Space forbids me to more fully extend the life of Squire Brooke, but the history of his life has been written by the Rev. J. H. Lord. As one who often heard Mr. Brooke preach at Honley when younger, who also was acquainted with many who were once the gay companions of his youth, and knew others closely connected with his religious work in after life; I think that the life of Squire Brooke has been written with truth and fidelity by Mr. Lord. Probably the book has been read by nearly all the followers of Wesleyanism, not only in Great Britain, but in distant parts of the world.
The history of a building like that of a human life has to experience times of darkness. It was not all revival, conversion and building up days in the Wesleyan Chapel such as have been described. The closing of Shaw’s factory in 1845, previously named, was a great blow, not only to the industrial life, but also the religious life of Honley. Many of the most staunch members of the Chapel had to leave the place, and seek employment elsewhere. Inwardly, the Chapel also was passing through what was known as the “Reform agitation.” During this time of stress, a large number separated themselves from its worship. Dark days however passed. In 1893 a great work was again accomplished. This was renovating and decorating Chapel, restoring organ, and other alterations at a cost of £1,800 0s. 0d.

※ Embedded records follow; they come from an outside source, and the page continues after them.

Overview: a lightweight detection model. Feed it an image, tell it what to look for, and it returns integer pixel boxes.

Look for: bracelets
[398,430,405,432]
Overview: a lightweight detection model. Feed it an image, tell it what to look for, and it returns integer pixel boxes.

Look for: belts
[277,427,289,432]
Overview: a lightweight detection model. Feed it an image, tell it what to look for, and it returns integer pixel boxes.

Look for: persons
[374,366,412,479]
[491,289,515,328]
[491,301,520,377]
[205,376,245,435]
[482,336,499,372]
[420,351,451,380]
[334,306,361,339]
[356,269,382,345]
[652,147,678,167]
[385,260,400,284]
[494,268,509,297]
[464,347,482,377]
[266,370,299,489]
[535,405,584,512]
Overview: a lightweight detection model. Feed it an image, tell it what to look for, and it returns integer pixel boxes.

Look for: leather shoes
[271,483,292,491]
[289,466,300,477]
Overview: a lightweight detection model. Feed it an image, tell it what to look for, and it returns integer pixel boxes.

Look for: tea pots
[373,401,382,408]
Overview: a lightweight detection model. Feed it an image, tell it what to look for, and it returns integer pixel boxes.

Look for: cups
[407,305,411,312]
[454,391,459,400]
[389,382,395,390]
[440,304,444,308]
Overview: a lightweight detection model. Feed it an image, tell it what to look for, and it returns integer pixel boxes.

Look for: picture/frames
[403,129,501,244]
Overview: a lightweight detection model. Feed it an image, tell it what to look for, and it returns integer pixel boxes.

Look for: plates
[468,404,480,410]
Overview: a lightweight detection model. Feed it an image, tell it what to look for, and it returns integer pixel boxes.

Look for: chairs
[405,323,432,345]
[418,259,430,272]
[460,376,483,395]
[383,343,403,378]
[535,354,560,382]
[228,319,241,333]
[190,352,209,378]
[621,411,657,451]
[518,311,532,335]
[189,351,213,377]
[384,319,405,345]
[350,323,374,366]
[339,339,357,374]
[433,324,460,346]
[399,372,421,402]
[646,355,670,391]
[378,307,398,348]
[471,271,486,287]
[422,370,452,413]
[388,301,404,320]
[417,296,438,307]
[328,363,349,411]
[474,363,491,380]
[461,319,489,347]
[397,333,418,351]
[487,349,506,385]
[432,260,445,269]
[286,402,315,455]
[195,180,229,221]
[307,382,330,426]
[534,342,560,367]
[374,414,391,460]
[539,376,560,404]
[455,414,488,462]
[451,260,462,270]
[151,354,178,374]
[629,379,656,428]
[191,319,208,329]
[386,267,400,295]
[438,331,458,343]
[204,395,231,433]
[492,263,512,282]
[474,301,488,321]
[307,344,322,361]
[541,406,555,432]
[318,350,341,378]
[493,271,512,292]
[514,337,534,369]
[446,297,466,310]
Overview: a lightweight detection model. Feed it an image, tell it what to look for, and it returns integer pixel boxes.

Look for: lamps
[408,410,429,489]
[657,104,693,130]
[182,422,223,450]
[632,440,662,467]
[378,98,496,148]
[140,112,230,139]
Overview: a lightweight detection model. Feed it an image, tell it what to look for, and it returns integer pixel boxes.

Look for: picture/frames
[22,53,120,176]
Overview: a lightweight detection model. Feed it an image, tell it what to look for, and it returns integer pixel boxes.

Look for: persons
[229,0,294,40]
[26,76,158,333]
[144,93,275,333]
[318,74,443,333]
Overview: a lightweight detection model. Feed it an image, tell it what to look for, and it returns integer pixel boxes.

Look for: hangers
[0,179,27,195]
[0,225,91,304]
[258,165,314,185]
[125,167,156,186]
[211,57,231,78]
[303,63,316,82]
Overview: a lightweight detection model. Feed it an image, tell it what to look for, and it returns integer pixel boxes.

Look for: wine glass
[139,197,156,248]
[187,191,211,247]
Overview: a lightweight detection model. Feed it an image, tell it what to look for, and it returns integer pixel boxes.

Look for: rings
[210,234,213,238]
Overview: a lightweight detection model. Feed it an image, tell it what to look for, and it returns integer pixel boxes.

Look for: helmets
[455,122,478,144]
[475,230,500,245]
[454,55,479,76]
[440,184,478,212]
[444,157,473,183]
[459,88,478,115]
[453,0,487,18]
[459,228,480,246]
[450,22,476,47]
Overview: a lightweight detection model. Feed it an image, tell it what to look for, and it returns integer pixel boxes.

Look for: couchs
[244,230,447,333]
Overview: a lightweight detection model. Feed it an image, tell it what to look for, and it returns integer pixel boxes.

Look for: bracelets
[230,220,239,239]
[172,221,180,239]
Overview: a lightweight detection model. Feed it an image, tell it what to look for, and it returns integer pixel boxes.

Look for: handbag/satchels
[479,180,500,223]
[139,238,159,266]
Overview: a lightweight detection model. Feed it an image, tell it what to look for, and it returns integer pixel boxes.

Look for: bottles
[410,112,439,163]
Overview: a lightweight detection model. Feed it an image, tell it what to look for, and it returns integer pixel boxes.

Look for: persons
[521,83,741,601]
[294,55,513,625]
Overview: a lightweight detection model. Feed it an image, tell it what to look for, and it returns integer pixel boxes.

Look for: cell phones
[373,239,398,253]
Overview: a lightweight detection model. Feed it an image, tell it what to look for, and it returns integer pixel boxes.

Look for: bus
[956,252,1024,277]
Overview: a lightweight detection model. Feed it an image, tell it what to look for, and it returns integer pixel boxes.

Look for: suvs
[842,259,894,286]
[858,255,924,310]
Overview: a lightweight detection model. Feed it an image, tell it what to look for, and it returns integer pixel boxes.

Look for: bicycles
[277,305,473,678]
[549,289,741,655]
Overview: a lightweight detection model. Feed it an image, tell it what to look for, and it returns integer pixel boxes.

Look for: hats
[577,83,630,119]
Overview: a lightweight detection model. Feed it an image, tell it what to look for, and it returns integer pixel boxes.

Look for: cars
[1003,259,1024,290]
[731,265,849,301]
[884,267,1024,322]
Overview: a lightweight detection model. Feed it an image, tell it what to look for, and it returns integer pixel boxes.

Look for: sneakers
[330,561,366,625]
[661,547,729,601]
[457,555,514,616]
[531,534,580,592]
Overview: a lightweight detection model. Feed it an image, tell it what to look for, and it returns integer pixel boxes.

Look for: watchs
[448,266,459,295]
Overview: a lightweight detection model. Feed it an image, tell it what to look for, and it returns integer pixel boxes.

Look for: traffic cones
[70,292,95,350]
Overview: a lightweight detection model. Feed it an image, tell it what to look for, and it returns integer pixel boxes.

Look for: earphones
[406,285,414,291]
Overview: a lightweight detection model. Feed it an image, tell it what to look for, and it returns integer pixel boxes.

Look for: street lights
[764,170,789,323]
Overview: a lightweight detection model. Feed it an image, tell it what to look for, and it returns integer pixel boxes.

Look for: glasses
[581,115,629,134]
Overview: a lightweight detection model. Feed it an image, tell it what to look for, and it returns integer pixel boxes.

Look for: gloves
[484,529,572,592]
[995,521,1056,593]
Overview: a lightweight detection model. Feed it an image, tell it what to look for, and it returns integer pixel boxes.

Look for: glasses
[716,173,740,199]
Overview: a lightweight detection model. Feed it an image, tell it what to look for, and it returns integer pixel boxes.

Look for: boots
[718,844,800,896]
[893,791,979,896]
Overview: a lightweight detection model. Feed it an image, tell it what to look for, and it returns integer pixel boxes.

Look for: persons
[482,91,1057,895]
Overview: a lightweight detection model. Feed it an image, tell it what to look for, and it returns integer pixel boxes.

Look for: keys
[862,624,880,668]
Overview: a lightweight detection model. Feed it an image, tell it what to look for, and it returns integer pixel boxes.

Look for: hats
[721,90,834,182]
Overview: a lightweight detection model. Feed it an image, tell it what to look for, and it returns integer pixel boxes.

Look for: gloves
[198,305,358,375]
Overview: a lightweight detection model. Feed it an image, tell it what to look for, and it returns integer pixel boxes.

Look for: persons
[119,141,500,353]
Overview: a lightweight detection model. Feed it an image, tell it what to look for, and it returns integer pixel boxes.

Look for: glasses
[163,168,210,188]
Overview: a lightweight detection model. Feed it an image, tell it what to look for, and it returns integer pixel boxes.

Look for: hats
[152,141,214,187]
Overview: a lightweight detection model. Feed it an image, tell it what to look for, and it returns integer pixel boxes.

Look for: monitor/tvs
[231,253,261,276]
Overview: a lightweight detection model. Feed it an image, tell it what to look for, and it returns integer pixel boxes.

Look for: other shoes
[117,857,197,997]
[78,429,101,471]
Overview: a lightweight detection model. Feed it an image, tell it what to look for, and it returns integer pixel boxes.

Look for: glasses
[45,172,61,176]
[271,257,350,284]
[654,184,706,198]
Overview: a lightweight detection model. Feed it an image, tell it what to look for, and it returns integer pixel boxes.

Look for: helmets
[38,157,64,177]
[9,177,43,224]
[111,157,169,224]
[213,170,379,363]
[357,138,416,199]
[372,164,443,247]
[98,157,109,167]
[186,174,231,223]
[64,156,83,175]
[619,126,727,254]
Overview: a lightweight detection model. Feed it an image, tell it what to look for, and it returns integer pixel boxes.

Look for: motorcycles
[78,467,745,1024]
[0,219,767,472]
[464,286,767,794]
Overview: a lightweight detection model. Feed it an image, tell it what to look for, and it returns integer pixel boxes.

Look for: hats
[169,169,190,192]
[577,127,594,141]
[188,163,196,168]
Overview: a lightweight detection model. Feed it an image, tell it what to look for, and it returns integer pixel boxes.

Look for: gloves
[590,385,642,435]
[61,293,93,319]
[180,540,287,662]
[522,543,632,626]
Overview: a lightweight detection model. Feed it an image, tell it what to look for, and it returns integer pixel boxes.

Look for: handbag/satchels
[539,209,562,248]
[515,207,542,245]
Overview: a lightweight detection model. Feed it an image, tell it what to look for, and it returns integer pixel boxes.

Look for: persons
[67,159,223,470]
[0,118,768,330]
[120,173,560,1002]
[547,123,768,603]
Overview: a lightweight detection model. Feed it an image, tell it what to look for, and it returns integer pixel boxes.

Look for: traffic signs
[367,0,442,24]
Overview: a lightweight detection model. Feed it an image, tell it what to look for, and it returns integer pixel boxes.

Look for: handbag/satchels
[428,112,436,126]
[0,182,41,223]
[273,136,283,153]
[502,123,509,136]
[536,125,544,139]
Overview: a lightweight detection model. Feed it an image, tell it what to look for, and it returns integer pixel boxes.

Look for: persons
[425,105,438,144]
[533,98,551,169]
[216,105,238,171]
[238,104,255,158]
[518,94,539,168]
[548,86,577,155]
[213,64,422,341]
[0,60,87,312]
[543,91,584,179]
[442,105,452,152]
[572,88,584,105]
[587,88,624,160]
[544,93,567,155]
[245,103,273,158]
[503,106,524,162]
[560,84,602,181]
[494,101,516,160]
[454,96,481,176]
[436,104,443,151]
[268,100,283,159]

I am unable to give particulars of these improvements, but the debt was paid off by gifts, sales of work, and the self-sacrifice of its members. It is one of the most beautiful Chapels in the neighbourhood, and a shining centre of devoted worship and useful work. In the roll of its members are to be found many of the good old family names of Honley. Many of their descendants who have remained on the soil, worthily walk in their footsteps. Along with others who have adopted Honley as their home, they are an influence for good upon those around them.
PRIMITIVE METHODIST CHAPEL.
This earnest and hard-working body of worshippers seceded from the parent Wesleyan body on account of differences held regarding a few points of minor doctrine. Amongst the more humble followers of Wesley during the earlier and middle part of last century were many unable to read or write; and often those who preached had not much more learning behind them. But if unlettered, they were well read in scripture. If their language was homely, their intense fervour appealed strongly to hearers. This rousing method of preaching the gospel did not meet with the approval of the more restrained and educated members of the Wesleyan body. A great camp-meeting was held out of doors at Mow-Cop, in Staffordshire, when intense religious enthusiasm prevailed, which was again condemned. In 1810, those who clung to the old form of religious expression without restrictions separated themselves from the parent body. They named themselves Primitive Methodists, the word primitive being more in harmony as they thought with their original mode of worship.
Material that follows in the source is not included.